Le rythme actuel de reprise suggère que 2021 « s’est terminé avec un taux de croissance autour de 6,5 % avec des prévisions de croissance du PIB pour 2022 autour de 5,5 %. Ces chiffres sont entourés d’une grande incertitude dans la mesure où nous ne connaissons pas encore l’impact de la vague Omicron. Si cette vague est relativement courte, de l’ordre de quelques semaines, les effets macro-économiques devraient être relativement modestes, Car nous avons appris comment agir en temps de pandémie. Et si cette vague est courte, l’effet sera limité. Si elle est longue, de l’ordre de quelques mois, et si elle nous amène à des confinements, ses effets seront plus importants. »
« Même si nous sommes obligés de confiner, il y aura plus de commerces de détail et de secteurs autorisés à poursuivre le travail… Nous avons appris à faire face à la pandémie, dans une certaine mesure, mais dans des secteurs comme le commerce, la restauration, le tourisme, si la vague est longue, la baisse d’activité sera certainement importante », relève Flug.
Les politiques publiques, dit-elle, « ont soutenu les ménages et les commerces qui ont été affectés », les comparant aux mesures de soutien apportées par les gouvernements d’autres économies avancées.
« Après une courte hésitation au départ, quand on regarde la globalité des programmes mis en œuvre, on note qu’ils ont été efficaces pour limiter la dégradation du revenu disponible des ménages, que ce soit pour les employés ou pour les entrepreneurs », explique-t-elle.
Flug ajoute que l’environnement actuel, bien qu’incertain, est sensiblement différent de la situation de 2020.
« Au pire moment du premier confinement, le chômage était monté à 36 % : nous n’en sommes plus du tout là.

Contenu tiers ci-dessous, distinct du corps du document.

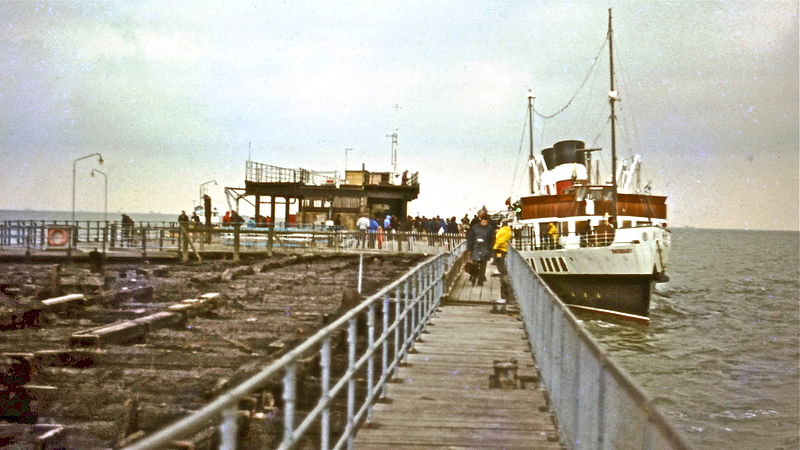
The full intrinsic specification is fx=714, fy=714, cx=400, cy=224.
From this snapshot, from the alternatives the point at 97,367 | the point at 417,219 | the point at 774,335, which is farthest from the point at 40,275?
the point at 417,219

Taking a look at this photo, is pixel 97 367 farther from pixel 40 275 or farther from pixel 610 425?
pixel 40 275

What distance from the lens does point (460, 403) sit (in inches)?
334

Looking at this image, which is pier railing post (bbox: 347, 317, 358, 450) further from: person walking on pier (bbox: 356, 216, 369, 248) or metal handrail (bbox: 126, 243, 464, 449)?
person walking on pier (bbox: 356, 216, 369, 248)

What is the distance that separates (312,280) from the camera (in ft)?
98.8

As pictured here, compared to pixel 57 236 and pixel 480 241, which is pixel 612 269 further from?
pixel 57 236

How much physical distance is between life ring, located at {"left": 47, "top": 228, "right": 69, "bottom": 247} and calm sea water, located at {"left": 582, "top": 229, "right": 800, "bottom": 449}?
24.6 metres

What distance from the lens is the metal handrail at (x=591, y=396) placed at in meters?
3.08

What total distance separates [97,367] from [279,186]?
42320 mm

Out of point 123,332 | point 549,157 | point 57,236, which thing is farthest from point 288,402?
point 549,157

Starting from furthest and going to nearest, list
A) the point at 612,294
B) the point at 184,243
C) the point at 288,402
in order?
1. the point at 184,243
2. the point at 612,294
3. the point at 288,402

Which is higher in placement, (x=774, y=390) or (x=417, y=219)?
(x=417, y=219)

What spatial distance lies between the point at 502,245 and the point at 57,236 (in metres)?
22.2

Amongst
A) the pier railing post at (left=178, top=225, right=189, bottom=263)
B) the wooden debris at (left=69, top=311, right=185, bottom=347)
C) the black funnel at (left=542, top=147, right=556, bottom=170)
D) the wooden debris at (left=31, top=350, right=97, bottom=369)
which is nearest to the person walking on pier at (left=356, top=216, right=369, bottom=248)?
the pier railing post at (left=178, top=225, right=189, bottom=263)

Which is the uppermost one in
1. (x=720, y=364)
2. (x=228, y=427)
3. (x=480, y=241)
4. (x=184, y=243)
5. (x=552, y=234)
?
(x=552, y=234)
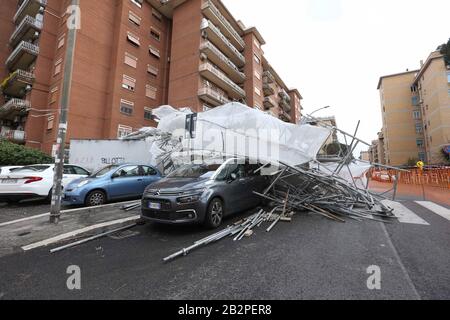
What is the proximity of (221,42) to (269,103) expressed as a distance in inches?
544

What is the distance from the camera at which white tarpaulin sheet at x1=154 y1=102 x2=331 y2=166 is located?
652 cm

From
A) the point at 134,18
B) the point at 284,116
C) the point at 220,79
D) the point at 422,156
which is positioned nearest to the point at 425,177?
the point at 220,79

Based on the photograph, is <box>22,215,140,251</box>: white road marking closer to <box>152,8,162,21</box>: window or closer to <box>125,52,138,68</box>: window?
<box>125,52,138,68</box>: window

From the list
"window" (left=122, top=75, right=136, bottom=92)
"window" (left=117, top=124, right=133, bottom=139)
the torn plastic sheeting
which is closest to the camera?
the torn plastic sheeting

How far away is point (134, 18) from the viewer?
79.6ft

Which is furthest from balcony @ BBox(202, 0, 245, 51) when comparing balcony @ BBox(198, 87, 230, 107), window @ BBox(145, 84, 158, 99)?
window @ BBox(145, 84, 158, 99)

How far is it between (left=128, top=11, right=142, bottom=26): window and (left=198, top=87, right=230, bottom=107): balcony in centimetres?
1058

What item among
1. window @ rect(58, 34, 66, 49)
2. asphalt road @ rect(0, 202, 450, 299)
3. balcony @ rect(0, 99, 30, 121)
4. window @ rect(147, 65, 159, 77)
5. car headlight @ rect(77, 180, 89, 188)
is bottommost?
asphalt road @ rect(0, 202, 450, 299)

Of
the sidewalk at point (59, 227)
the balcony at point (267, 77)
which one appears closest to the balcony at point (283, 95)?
the balcony at point (267, 77)

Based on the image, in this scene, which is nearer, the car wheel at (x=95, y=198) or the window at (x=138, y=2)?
the car wheel at (x=95, y=198)

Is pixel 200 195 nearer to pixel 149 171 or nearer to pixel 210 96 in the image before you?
pixel 149 171

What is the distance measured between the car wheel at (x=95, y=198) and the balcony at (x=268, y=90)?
33565mm

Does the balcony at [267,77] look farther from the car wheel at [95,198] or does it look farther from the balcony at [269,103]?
the car wheel at [95,198]

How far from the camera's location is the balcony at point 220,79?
23.9 m
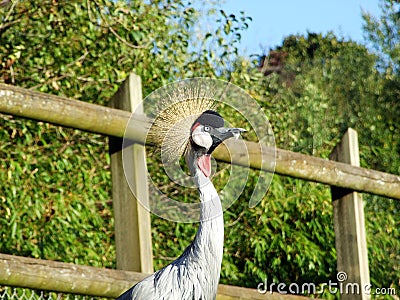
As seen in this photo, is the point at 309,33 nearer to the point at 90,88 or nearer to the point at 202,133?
the point at 90,88

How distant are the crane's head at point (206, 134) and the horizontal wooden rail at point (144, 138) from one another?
64 centimetres

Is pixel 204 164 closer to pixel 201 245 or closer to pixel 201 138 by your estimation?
pixel 201 138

C’est important de redonner de la confiance aux commerces des secteurs les plus affectés et de les assurer qu’ils vont être dédommagés. Certaines déclarations du ministre des Finances n’ont pas été très rassurantes en la matière, mais le gouvernement s’est aperçu qu’il y avait une vraie nécessité à soutenir ceux qui en avaient besoin. Et ces dernières semaines, des programmes d’assistance ont été présentés », rappelle-t-elle.
« Le soutien doit être ciblé et bénéficier à ceux qui ont été sévèrement touchés : la pandémie n’a pas touché tout le monde de la même manière. Il n’y a absolument aucune raison, à l’heure actuelle, de proposer un soutien indiscriminé. »
Flug ajoute qu’un autre sujet important requiert l’attention : il s’agit des personnes « en fin de droits », pour lesquels des mesures pourraient être prises pour leur assurer un revenu, particulièrement dans les secteurs directement affectés par la vague Omicron actuelle.
Le soutien du gouvernement « devrait aller aux populations des secteurs les plus affectés par les restrictions ou par la pandémie. Même dans des endroits où les restrictions gouvernementales ne s’appliquent pas, l’activité peut s’effondrer si les personnes sont réticentes à consommer des services impliquant de larges rassemblements de personnes et des contacts physiques », insiste-t-elle.